> WHAT YOU HAVE TO DO
Each line that follows should be printed again exactly as it stands.

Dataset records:

++++++

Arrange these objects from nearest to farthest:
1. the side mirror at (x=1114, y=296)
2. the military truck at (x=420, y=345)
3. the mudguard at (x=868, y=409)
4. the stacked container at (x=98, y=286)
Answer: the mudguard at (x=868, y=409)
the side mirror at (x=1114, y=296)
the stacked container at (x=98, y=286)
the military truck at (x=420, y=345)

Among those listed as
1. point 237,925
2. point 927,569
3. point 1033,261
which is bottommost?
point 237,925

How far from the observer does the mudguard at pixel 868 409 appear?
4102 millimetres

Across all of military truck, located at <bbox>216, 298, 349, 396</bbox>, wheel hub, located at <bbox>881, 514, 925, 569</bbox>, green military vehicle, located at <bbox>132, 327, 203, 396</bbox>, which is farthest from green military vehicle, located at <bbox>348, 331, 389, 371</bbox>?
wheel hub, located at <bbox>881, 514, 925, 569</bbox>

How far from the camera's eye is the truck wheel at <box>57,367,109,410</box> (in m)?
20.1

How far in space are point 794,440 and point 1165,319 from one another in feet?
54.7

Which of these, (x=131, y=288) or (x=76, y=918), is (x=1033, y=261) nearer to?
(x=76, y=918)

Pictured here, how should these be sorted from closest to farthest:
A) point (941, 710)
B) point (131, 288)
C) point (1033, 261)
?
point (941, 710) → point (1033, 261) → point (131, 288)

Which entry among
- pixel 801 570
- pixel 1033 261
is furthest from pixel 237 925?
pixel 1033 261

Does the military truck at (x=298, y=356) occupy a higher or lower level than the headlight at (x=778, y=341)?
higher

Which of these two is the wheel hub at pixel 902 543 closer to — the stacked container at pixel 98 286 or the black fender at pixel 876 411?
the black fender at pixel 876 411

++++++

> OUTPUT BELOW
Arrange these objects from nearest to farthest:
1. the side mirror at (x=1114, y=296)
2. the military truck at (x=420, y=345)
3. the mudguard at (x=868, y=409)
4. the stacked container at (x=98, y=286)
Answer: the mudguard at (x=868, y=409)
the side mirror at (x=1114, y=296)
the stacked container at (x=98, y=286)
the military truck at (x=420, y=345)

Among those listed as
1. point 237,925
2. point 927,569
3. point 1033,261
which is bottommost?
point 237,925

How far from the observer does the mudguard at pixel 868 409 appear?
4102 millimetres

Across all of military truck, located at <bbox>216, 298, 349, 396</bbox>, wheel hub, located at <bbox>881, 514, 925, 569</bbox>, green military vehicle, located at <bbox>132, 327, 203, 396</bbox>, which is farthest from green military vehicle, located at <bbox>348, 331, 389, 371</bbox>?
wheel hub, located at <bbox>881, 514, 925, 569</bbox>

How far from the camera's eye is the truck wheel at <box>57,367,109,410</box> (in m)?
20.1

How far in space are point 794,440 and point 1165,319 from one another in feet?
54.7

Which of these, (x=131, y=288) or (x=76, y=918), is (x=1033, y=261) nearer to?
(x=76, y=918)

Pictured here, how should these be sorted from closest to farthest:
A) point (941, 710)
B) point (131, 288)
C) point (1033, 261)
?
point (941, 710) → point (1033, 261) → point (131, 288)

Which entry among
- pixel 801 570
- pixel 1033 261
is furthest from pixel 237 925?
pixel 1033 261

Does the military truck at (x=298, y=356) occupy a higher or lower level than the headlight at (x=778, y=341)?
higher

Which of these two is the wheel hub at pixel 902 543 closer to — the stacked container at pixel 98 286 or the black fender at pixel 876 411?
the black fender at pixel 876 411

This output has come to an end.